(Excerpts from a spatial dataset)
╭──

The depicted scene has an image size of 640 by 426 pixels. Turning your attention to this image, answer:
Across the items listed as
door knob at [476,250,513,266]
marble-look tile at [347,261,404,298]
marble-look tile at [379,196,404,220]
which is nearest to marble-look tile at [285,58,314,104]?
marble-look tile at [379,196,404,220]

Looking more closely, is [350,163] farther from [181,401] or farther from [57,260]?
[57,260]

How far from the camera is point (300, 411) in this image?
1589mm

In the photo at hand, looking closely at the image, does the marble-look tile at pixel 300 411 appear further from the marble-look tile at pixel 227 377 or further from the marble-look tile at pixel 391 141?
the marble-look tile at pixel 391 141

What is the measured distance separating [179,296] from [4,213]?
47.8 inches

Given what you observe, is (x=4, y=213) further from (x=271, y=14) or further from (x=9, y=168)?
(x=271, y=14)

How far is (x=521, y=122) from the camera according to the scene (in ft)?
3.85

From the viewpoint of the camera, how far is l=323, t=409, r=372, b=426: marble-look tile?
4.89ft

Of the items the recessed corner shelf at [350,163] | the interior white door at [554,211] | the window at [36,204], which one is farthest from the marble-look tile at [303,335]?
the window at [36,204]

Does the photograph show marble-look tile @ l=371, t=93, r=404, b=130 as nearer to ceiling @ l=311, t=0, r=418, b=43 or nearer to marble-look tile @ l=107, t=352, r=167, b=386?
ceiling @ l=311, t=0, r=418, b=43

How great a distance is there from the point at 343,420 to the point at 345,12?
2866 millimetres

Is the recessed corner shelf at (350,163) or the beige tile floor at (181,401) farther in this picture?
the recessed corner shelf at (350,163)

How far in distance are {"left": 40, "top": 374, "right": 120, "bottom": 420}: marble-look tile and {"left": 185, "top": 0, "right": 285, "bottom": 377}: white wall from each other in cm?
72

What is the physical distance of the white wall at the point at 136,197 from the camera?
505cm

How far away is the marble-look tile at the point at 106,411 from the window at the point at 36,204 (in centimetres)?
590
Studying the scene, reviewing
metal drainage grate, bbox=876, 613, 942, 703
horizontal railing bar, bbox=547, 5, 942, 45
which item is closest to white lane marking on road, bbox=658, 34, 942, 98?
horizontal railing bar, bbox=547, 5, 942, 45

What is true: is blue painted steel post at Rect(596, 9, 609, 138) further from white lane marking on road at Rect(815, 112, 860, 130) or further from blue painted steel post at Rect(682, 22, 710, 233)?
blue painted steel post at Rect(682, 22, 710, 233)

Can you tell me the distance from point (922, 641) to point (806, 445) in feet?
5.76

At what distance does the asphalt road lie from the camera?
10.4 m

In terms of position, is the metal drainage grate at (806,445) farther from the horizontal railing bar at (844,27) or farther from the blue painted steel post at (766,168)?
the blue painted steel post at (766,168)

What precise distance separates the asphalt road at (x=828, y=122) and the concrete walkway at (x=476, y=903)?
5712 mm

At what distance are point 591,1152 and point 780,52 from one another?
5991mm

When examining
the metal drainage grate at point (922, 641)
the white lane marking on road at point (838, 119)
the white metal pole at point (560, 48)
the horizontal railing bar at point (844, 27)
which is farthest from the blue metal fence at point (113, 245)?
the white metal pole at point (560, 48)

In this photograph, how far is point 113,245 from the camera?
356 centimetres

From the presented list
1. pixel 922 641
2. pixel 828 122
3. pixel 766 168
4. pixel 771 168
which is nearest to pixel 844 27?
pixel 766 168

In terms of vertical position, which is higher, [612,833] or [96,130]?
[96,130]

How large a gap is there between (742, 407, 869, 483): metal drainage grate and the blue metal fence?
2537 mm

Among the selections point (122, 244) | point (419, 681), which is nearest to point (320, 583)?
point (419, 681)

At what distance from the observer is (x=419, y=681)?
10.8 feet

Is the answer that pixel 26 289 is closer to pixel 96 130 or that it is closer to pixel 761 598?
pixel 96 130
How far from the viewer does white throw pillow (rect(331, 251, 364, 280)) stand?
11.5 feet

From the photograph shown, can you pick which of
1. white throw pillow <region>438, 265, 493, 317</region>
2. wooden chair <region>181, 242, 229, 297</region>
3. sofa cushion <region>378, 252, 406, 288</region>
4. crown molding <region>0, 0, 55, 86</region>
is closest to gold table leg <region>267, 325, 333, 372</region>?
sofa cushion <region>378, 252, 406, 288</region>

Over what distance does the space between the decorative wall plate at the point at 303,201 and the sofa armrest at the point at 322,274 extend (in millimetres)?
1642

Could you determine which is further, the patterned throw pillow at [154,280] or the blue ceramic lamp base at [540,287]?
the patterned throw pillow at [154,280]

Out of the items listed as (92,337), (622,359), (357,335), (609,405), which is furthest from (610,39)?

╰──

__Exercise brief__
Give every line of the material again, exactly as it reads.

__Full solution__
The depicted scene has an image size of 640 by 426 pixels. Turning your attention to this image, answer:
Across the items listed as
door knob at [476,250,513,266]
marble-look tile at [347,261,404,298]
marble-look tile at [379,196,404,220]
which is nearest to marble-look tile at [285,58,314,104]?
marble-look tile at [379,196,404,220]

Looking more closely, is [350,163] farther from [181,401] or farther from [57,260]?
[57,260]

How far from the camera is point (300, 411) in this image?
1589mm

In the photo at hand, looking closely at the image, does the marble-look tile at pixel 300 411 appear further from the marble-look tile at pixel 227 377 or further from the marble-look tile at pixel 391 141?
the marble-look tile at pixel 391 141

What is the measured distance separating [179,296] from [4,213]?
47.8 inches

Given what you observe, is (x=4, y=213) further from (x=271, y=14) or further from (x=9, y=168)?
(x=271, y=14)

How far is (x=521, y=122) from the camera according to the scene (in ft)?
3.85

From the viewpoint of the camera, how far is l=323, t=409, r=372, b=426: marble-look tile?
4.89ft

Of the items the recessed corner shelf at [350,163] | the interior white door at [554,211] | the window at [36,204], which one is farthest from the marble-look tile at [303,335]?
the window at [36,204]

Does the photograph show marble-look tile @ l=371, t=93, r=404, b=130 as nearer to ceiling @ l=311, t=0, r=418, b=43 or nearer to marble-look tile @ l=107, t=352, r=167, b=386?
ceiling @ l=311, t=0, r=418, b=43

How great a distance is there from the point at 343,420 to the point at 345,12?
2866 millimetres

Is the recessed corner shelf at (350,163) or the beige tile floor at (181,401) farther in this picture?
the recessed corner shelf at (350,163)

How far in distance are {"left": 40, "top": 374, "right": 120, "bottom": 420}: marble-look tile and {"left": 185, "top": 0, "right": 285, "bottom": 377}: white wall from each other in cm?
72

What is the physical distance of the white wall at the point at 136,197 from the camera?
505cm

How far away is the marble-look tile at the point at 106,411 from the window at the point at 36,204 (in centimetres)?
590
Studying the scene, reviewing
metal drainage grate, bbox=876, 613, 942, 703
horizontal railing bar, bbox=547, 5, 942, 45
which item is closest to white lane marking on road, bbox=658, 34, 942, 98?
horizontal railing bar, bbox=547, 5, 942, 45

What is true: is blue painted steel post at Rect(596, 9, 609, 138) further from white lane marking on road at Rect(815, 112, 860, 130) or further from blue painted steel post at Rect(682, 22, 710, 233)?
blue painted steel post at Rect(682, 22, 710, 233)

Can you tell me the distance from point (922, 641) to point (806, 445) in feet?
5.76

At what distance does the asphalt road lie from the camera?
10.4 m

In terms of position, is the metal drainage grate at (806,445) farther from the horizontal railing bar at (844,27) or farther from the blue painted steel post at (766,168)?
the blue painted steel post at (766,168)

What precise distance separates the asphalt road at (x=828, y=122) and the concrete walkway at (x=476, y=903)?
5712 mm

At what distance are point 591,1152 and point 780,52 from one another?
5991mm

When examining
the metal drainage grate at point (922, 641)
the white lane marking on road at point (838, 119)
the white metal pole at point (560, 48)
the horizontal railing bar at point (844, 27)
which is farthest from the blue metal fence at point (113, 245)?
the white metal pole at point (560, 48)

In this photograph, how far is point 113,245 from the camera?
356 centimetres

From the presented list
1. pixel 922 641
2. pixel 828 122
3. pixel 766 168
4. pixel 771 168
which is nearest to pixel 844 27?
pixel 766 168

In terms of vertical position, which is higher, [612,833] or [96,130]?
[96,130]

How large a gap is there between (742, 407, 869, 483): metal drainage grate and the blue metal fence?
2537 mm

Among the selections point (122, 244) | point (419, 681), which is nearest to point (320, 583)?
point (419, 681)

At what distance from the observer is (x=419, y=681)?
10.8 feet

Is the answer that pixel 26 289 is closer to pixel 96 130 or that it is closer to pixel 761 598?
pixel 96 130
How far from the viewer does white throw pillow (rect(331, 251, 364, 280)) stand?
11.5 feet

From the photograph shown, can you pick which of
1. white throw pillow <region>438, 265, 493, 317</region>
2. wooden chair <region>181, 242, 229, 297</region>
3. sofa cushion <region>378, 252, 406, 288</region>
4. crown molding <region>0, 0, 55, 86</region>
is closest to gold table leg <region>267, 325, 333, 372</region>?
sofa cushion <region>378, 252, 406, 288</region>

Over what distance does the space between the decorative wall plate at the point at 303,201 and the sofa armrest at the point at 322,274 extend (in millimetres)?
1642

Could you determine which is further, the patterned throw pillow at [154,280] or the blue ceramic lamp base at [540,287]?
the patterned throw pillow at [154,280]

Out of the items listed as (92,337), (622,359), (357,335), (609,405), which is furthest from (610,39)?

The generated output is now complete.